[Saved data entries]
━━━━━━━━━━━━━━━━━━━━
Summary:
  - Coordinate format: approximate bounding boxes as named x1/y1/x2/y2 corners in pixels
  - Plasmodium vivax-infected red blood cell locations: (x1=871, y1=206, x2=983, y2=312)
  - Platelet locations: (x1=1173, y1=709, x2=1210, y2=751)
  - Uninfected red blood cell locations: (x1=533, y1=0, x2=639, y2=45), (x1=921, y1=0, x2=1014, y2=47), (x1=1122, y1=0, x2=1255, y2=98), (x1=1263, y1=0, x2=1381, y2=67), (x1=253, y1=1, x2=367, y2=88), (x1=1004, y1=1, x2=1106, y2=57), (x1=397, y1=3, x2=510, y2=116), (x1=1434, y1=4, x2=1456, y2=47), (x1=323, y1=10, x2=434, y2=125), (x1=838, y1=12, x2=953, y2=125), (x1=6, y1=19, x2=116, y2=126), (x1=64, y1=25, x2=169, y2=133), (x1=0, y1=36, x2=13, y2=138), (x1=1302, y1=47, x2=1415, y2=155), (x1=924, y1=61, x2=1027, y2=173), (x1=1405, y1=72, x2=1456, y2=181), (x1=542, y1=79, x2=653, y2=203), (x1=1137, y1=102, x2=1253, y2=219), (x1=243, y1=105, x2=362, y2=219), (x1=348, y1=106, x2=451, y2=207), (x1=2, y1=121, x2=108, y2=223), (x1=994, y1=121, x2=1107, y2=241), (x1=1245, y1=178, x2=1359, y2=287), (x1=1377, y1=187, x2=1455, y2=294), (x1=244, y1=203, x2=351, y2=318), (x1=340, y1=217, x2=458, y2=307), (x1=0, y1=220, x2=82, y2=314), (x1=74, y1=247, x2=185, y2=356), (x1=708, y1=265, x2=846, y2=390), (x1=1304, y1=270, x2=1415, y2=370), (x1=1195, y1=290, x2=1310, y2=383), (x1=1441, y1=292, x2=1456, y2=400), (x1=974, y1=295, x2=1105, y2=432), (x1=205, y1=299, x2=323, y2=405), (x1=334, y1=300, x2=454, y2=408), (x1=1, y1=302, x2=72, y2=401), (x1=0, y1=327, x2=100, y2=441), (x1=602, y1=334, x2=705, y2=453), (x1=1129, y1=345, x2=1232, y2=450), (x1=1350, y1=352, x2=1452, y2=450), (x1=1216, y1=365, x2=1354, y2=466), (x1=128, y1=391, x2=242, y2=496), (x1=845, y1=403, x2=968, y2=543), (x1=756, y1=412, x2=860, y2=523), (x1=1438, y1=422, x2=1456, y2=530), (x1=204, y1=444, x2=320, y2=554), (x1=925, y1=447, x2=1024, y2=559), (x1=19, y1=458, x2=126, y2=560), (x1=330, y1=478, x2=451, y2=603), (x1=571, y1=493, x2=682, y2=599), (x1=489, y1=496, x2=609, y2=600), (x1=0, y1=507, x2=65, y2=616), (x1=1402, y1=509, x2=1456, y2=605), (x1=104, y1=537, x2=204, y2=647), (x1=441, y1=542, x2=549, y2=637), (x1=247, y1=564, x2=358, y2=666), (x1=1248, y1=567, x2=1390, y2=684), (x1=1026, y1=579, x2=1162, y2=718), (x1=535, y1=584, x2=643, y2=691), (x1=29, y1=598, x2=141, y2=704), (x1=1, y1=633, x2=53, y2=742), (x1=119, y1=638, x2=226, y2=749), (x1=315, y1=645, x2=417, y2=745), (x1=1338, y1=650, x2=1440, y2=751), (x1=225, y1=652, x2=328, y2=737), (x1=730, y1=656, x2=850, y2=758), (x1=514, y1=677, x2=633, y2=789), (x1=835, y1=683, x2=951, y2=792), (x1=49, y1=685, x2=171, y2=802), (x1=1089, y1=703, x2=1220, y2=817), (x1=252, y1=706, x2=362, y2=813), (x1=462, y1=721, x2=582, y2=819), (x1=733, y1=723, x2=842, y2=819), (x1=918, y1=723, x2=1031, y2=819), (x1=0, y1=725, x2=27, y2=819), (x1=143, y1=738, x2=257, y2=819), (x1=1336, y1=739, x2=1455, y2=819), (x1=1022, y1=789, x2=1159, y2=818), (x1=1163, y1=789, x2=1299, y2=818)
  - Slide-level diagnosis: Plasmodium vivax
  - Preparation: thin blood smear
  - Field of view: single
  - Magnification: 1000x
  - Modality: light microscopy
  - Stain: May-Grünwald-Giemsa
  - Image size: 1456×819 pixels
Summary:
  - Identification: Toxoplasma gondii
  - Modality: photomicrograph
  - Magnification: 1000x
━━━━━━━━━━━━━━━━━━━━
### Exercise details
Every line above with the string "pixels" in it needs to be copied.

### Answer to this task
  - Coordinate format: approximate bounding boxes as named x1/y1/x2/y2 corners in pixels
  - Image size: 1456×819 pixels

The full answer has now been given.